The 60-year-old said that for weeks the girls had been texting her about the situation in Afghanistan and that one morning early in August, she woke up with an "overwhelming dreadful feeling that something was really wrong."

"I somehow felt that they were in great danger. And I couldn't shake it," she said. "It was so pronounced that I had to take action."

For days, Reneau was trying to speak to her senator and other local officials to find a way to get the team out.

But after hitting many roadblocks, she decided to take matters into her own hands and travel to Qatar herself. Shortly before her flight, she contacted an old roommate who lived in Qatar and worked for the embassy.

This friend was able to file all the paperwork, and with the help of the embassy, started the process of getting the girls out of Kabul. Reneau herself decided to stay and help from afar.

When she got the news that some of the girls got out safely earlier this week, Reneau said she "broke down."

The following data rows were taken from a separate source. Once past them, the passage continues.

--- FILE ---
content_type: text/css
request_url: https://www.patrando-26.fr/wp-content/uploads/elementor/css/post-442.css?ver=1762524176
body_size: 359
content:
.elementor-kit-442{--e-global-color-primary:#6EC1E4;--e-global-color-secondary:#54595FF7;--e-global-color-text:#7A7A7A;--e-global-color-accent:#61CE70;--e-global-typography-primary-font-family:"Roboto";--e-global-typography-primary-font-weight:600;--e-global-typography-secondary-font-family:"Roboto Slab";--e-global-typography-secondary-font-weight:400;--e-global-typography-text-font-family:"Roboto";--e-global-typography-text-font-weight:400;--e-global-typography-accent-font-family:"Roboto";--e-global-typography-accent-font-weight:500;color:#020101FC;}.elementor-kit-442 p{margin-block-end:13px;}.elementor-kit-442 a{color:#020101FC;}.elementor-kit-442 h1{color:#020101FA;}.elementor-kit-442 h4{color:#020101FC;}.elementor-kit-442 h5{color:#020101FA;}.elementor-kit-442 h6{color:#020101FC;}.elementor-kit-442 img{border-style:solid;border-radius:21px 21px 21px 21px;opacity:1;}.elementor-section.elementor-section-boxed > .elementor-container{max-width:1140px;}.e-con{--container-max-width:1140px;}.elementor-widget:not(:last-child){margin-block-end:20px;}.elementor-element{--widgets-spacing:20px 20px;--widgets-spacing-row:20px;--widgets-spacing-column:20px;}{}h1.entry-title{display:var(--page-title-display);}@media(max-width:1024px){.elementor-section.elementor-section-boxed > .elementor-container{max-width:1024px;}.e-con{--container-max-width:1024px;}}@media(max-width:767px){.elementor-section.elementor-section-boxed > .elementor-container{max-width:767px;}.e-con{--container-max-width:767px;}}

"I got a text from one of the girls that just said: 'We did it.' All the emotion from two weeks of work and running into a wall constantly, and burying your feelings, and bearing your feelings for the girls, it just hit me all at once."

The all-girl Afghan robotics team made headlines back in 2017 when they traveled to Washington DC for an international robotics competition.

They were initially not able to obtain their visas to travel, but an intervention by former President Donald Trump allowed them to fly to DC and compete.

Reneau said that the girls are now figuring out where to go from Qatar but that they've already had an "abundance of scholarship offers from incredible universities" in the US.

"For the first time in their life, I really believe they have the freedom to choose and to be the architects of their own destiny and their own future," she said. "It's the freeing feeling to me to know that they will be able to go somewhere and get educated wherever they want."